__Written exercise 1__. In the records, take the lines from the one containing "As captured in" through the end of the records and replace "black dress shoe" with "dark leather shoe" throughout, leaving everything else unchanged. Return only those lines, without the pictures.
__Written exercise 2__. Go on with the forum thread about removing a lingering lacquer smell from dresser drawers, starting after its last sentence.

# How to remove fresh lacquer smell in Drawer



## jeeptree2112 (Dec 8, 2012)

Just made two end dressers for beside the bed, three drawers in each and used brush on lacquer this time rather than polyurethane due to the smell always lingers with the poly then the clothes smell. Well, here I am again. Two weeks after the build, drawers open, in the house, airing out, they still make my shirts smell like lacquer after closing one over night. 
First question, How do I get rid of the smell..........it's been 2 weeks airing out.
Second question, what is everybody using on the inside of their drawers that doesn't smell.....I've read poly acrylic and Shellac but no good advice yet. Thanks


----------



## cabinetman (Jul 5, 2007)

jeeptree2112 said:


> Just made two end dressers for beside the bed, three drawers in each and used brush on lacquer this time rather than polyurethane due to the smell always lingers with the poly then the clothes smell. Well, here I am again. Two weeks after the build, drawers open, in the house, airing out, they still make my shirts smell like lacquer after closing one over night.
> First question, How do I get rid of the smell..........it's been 2 weeks airing out.
> Second question, what is everybody using on the inside of their drawers that doesn't smell.....I've read poly acrylic and Shellac but no good advice yet. Thanks


 







It's possible when you brushed on the lacquer, it was done too heavy, and hasn't dried completely. Ordinarily, a sprayed lacquer drawer should air out in a few days. I would give it more time to dry. If it does and still smells, you could lightly sand and apply a waterbase poyurethane. Or, strip off the lacquer and apply a waterbase polyurethane.

[Dataset records]
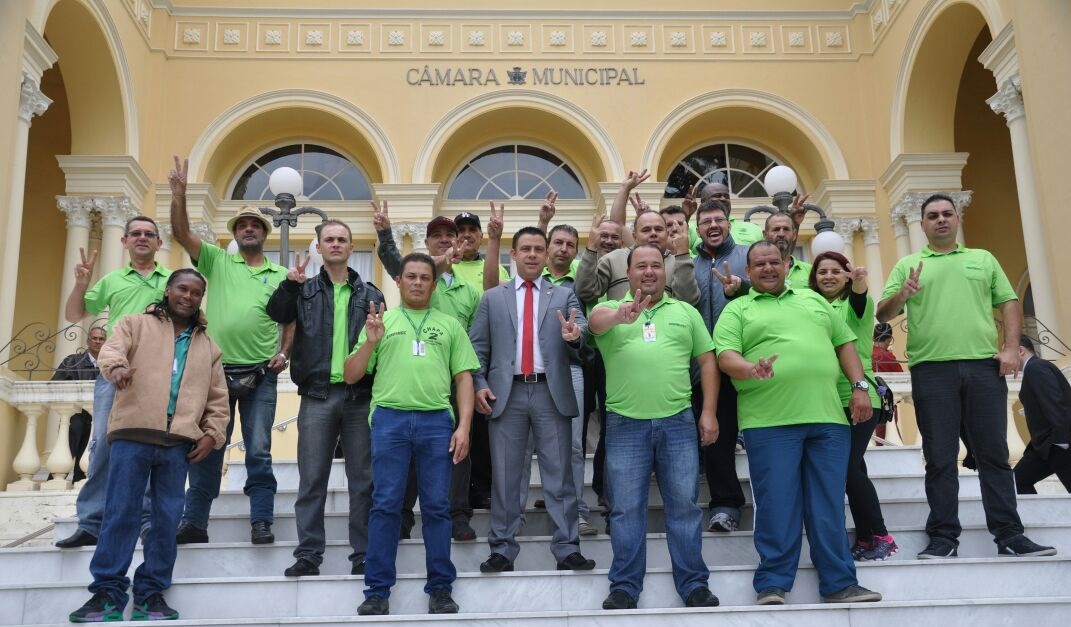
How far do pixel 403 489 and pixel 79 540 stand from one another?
6.19 feet

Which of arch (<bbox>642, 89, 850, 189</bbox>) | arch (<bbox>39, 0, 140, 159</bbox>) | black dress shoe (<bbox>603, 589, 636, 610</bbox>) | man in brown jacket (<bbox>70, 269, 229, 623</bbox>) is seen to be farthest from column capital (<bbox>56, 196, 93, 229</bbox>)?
black dress shoe (<bbox>603, 589, 636, 610</bbox>)

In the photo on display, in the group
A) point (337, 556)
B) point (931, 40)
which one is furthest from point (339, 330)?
point (931, 40)

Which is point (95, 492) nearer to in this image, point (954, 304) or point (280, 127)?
point (954, 304)

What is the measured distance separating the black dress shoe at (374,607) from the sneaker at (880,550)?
7.97 ft

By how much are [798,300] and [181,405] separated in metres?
3.07

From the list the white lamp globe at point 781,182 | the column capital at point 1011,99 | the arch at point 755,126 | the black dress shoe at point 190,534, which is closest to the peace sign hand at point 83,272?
the black dress shoe at point 190,534

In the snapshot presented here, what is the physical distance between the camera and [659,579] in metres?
4.59

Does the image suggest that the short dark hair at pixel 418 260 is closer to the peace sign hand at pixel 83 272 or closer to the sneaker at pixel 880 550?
the peace sign hand at pixel 83 272

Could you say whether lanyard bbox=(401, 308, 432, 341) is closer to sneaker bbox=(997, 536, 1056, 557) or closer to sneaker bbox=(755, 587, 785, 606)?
sneaker bbox=(755, 587, 785, 606)

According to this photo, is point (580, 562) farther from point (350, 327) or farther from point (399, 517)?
point (350, 327)

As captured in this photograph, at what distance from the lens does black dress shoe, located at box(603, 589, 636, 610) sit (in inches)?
171

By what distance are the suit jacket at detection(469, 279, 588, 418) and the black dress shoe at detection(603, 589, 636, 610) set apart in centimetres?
99

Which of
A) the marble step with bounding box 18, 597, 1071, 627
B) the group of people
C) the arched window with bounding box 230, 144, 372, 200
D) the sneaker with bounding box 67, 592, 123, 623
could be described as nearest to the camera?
the marble step with bounding box 18, 597, 1071, 627

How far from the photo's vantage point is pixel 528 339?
5.13 meters
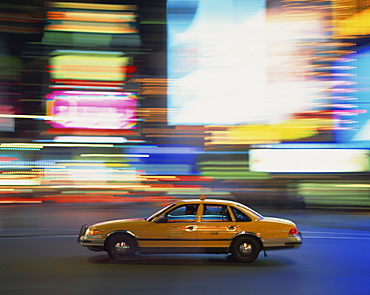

__Answer 1__.
As captured in this photograph, at what distance from the lens does dark leather shoe, located at box(603, 589, 636, 610) sit (in inches)?
171

By what distance are the suit jacket at detection(469, 279, 588, 418) and the dark leather shoe at detection(603, 589, 636, 610) set apart in centimetres?
99

Which of
A) the marble step with bounding box 18, 597, 1071, 627
B) the group of people
C) the arched window with bounding box 230, 144, 372, 200
D) the sneaker with bounding box 67, 592, 123, 623
could be described as nearest to the camera?
the marble step with bounding box 18, 597, 1071, 627

How far from the photo's vantage point is pixel 528 339?
5.13 meters

__Answer 2__.
 







.


----------



## Fred Hargis (Apr 28, 2012)

I almost always use shellac to finish drawers, with the exception of bath cabinets. For those I use a water borne finish. I, too, amsurprised the lacquer smell remains, because it's one I've used in the past and had no problems. I have to think it's going to dry and stop smelling soon, but you could top coat it (sealing it) with shellac.


----------



## Dave66 (Apr 6, 2012)

Time will handle the problem.

All finishes leave some amount of oder. Even unfinished wood has its own smell. They all go away eventually. If you just have to deal with it right now, you might try some scented dryer sheets in the drawers. They just mask one oder with another, but it might be more acceptable.


----------



## Steve Neul (Sep 2, 2011)

What the drawer needs is ventilation. You might set the drawers in front of a fan for a day or two.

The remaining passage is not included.